AIM
Below is a set of records. Repeat all of them exactly.

DATA PROVIDED
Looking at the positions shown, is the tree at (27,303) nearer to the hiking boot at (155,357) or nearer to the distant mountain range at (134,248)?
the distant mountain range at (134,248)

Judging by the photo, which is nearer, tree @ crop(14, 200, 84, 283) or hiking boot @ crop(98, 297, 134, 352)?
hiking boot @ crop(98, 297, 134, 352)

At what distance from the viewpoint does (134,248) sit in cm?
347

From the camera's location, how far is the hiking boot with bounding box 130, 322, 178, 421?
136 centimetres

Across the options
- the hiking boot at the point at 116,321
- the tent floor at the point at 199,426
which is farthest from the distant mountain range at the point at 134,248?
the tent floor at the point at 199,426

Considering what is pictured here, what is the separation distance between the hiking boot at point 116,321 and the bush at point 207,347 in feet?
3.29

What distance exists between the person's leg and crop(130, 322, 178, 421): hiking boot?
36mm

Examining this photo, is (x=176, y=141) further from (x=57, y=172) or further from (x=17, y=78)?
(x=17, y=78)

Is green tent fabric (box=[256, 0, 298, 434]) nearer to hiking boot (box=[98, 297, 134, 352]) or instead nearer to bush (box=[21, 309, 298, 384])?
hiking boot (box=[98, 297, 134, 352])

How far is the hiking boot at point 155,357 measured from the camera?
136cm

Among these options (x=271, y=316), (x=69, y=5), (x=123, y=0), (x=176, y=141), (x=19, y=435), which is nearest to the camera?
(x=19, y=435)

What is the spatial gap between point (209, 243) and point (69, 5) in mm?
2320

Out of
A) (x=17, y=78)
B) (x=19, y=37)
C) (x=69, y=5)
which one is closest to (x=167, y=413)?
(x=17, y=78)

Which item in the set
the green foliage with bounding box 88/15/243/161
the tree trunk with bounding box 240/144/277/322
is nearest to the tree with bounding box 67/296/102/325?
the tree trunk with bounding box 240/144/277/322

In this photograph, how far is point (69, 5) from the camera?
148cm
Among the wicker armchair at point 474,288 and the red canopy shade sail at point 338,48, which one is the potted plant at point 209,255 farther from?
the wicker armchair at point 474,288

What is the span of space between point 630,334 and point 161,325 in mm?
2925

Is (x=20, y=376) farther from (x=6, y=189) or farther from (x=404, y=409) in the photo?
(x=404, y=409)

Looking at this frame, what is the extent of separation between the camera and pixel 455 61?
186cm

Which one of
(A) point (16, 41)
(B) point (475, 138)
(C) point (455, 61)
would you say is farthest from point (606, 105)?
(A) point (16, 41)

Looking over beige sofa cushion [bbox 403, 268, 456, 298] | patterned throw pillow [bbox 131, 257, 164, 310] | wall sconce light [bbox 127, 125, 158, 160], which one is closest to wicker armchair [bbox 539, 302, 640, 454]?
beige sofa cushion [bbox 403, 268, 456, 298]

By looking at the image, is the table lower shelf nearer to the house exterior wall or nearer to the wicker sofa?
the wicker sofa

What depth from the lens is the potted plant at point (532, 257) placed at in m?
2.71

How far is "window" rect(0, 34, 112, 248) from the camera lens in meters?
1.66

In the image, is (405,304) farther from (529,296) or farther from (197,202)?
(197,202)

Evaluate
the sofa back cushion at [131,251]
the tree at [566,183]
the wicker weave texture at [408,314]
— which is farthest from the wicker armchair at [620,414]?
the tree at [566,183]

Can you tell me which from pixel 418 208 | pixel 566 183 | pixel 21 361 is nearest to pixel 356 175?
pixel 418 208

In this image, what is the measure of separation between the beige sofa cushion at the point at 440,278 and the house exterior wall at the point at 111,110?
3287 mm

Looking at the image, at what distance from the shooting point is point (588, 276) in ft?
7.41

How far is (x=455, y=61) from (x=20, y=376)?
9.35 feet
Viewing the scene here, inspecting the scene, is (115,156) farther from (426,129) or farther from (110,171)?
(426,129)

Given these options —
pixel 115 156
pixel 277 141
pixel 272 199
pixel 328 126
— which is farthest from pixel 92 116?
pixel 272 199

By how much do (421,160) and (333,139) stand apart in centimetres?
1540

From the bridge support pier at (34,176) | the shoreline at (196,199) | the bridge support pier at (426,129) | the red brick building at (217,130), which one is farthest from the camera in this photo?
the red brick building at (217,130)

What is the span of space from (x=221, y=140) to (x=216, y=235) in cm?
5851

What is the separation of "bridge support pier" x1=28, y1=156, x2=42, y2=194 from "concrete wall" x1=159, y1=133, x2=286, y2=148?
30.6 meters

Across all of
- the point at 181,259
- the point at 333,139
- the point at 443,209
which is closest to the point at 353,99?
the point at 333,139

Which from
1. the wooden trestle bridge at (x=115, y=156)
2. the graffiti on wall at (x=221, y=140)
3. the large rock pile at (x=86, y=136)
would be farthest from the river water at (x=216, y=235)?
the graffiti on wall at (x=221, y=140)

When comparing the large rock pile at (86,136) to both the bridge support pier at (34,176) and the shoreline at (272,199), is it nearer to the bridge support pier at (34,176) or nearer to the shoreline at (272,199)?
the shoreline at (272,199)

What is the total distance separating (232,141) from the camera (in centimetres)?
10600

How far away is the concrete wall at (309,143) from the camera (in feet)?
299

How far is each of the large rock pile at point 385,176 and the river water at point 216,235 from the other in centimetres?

SOLUTION BELOW
Looking at the positions shown, is the tree at (27,303) nearer to the hiking boot at (155,357) or nearer to the distant mountain range at (134,248)?
the distant mountain range at (134,248)

Judging by the photo, which is nearer, tree @ crop(14, 200, 84, 283) or hiking boot @ crop(98, 297, 134, 352)?
hiking boot @ crop(98, 297, 134, 352)

At what distance from the viewpoint does (134,248) sit in cm?
347

From the camera's location, how far is the hiking boot with bounding box 130, 322, 178, 421?
136 centimetres

Across the options
- the hiking boot at the point at 116,321
- the tent floor at the point at 199,426
which is farthest from the distant mountain range at the point at 134,248?
the tent floor at the point at 199,426

Considering what is pictured here, what is the separation distance between the hiking boot at point 116,321 and the bush at point 207,347 in feet?
3.29

What distance exists between the person's leg and crop(130, 322, 178, 421): hiking boot?
36mm

Examining this photo, is (x=176, y=141) further from (x=57, y=172) or further from (x=17, y=78)?
(x=17, y=78)

Is green tent fabric (box=[256, 0, 298, 434]) nearer to hiking boot (box=[98, 297, 134, 352]) or instead nearer to bush (box=[21, 309, 298, 384])?
hiking boot (box=[98, 297, 134, 352])

How far is the hiking boot at point 155,357 measured from the camera?
136cm

Among these options (x=271, y=316), (x=69, y=5), (x=123, y=0), (x=176, y=141), (x=19, y=435), which is nearest to the camera?
(x=19, y=435)

What is the spatial gap between point (209, 243) and point (69, 5) in mm?
2320

Out of
A) (x=17, y=78)
B) (x=19, y=37)
C) (x=69, y=5)
which one is closest to (x=167, y=413)?
(x=17, y=78)

Which item in the set
the green foliage with bounding box 88/15/243/161
the tree trunk with bounding box 240/144/277/322
is nearest to the tree with bounding box 67/296/102/325?
the tree trunk with bounding box 240/144/277/322

In this photograph, how far is point (69, 5) from the camera?
148cm
Among the wicker armchair at point 474,288 and the red canopy shade sail at point 338,48, which one is the potted plant at point 209,255 farther from?
the wicker armchair at point 474,288

What is the span of space between point 630,334 and point 161,325 in mm?
2925

Is (x=20, y=376) farther from (x=6, y=189) or farther from (x=404, y=409) in the photo?
(x=404, y=409)

Looking at this frame, what is the extent of separation between the camera and pixel 455 61?
186cm

Which one of
(A) point (16, 41)
(B) point (475, 138)
(C) point (455, 61)
would you say is farthest from point (606, 105)?
(A) point (16, 41)

Looking over beige sofa cushion [bbox 403, 268, 456, 298] | patterned throw pillow [bbox 131, 257, 164, 310] | wall sconce light [bbox 127, 125, 158, 160], which one is closest to wicker armchair [bbox 539, 302, 640, 454]?
beige sofa cushion [bbox 403, 268, 456, 298]

By looking at the image, is the table lower shelf nearer to the house exterior wall or nearer to the wicker sofa?
the wicker sofa

What depth from the lens is the potted plant at point (532, 257) placed at in m?
2.71

How far is "window" rect(0, 34, 112, 248) from the camera lens in meters?
1.66

In the image, is (405,304) farther from (529,296) or farther from (197,202)?
(197,202)

Evaluate
the sofa back cushion at [131,251]
the tree at [566,183]
the wicker weave texture at [408,314]
— which is farthest from the wicker armchair at [620,414]?
the tree at [566,183]

Can you tell me which from pixel 418 208 | pixel 566 183 | pixel 21 361 is nearest to pixel 356 175?
pixel 418 208

In this image, what is the measure of separation between the beige sofa cushion at the point at 440,278 and the house exterior wall at the point at 111,110?
3287 mm

Looking at the image, at what distance from the shooting point is point (588, 276) in ft?
7.41

How far is (x=455, y=61) from (x=20, y=376)?
9.35 feet
Viewing the scene here, inspecting the scene, is (115,156) farther from (426,129) or farther from (110,171)?
(426,129)

Given these options —
pixel 115 156
pixel 277 141
pixel 272 199
pixel 328 126
— which is farthest from pixel 92 116?
pixel 272 199

By how much do (421,160) and (333,139) stand apart in centimetres?
1540

From the bridge support pier at (34,176) | the shoreline at (196,199) | the bridge support pier at (426,129) | the red brick building at (217,130), which one is farthest from the camera in this photo?
the red brick building at (217,130)

What is the span of space from (x=221, y=140) to (x=216, y=235) in cm?
5851

What is the separation of "bridge support pier" x1=28, y1=156, x2=42, y2=194 from "concrete wall" x1=159, y1=133, x2=286, y2=148?
30.6 meters

Across all of
- the point at 181,259
- the point at 333,139
- the point at 443,209
which is closest to the point at 353,99?
the point at 333,139

Which from
1. the wooden trestle bridge at (x=115, y=156)
2. the graffiti on wall at (x=221, y=140)
3. the large rock pile at (x=86, y=136)
would be farthest from the river water at (x=216, y=235)?
the graffiti on wall at (x=221, y=140)

When comparing the large rock pile at (86,136) to both the bridge support pier at (34,176) and the shoreline at (272,199), is it nearer to the bridge support pier at (34,176) or nearer to the shoreline at (272,199)?
the shoreline at (272,199)

What is the total distance separating (232,141) from the camera (in centimetres)?
10600

How far away is the concrete wall at (309,143) from the camera (in feet)?
299

How far is each of the large rock pile at point 385,176 and the river water at point 216,235 from the other in centimetres?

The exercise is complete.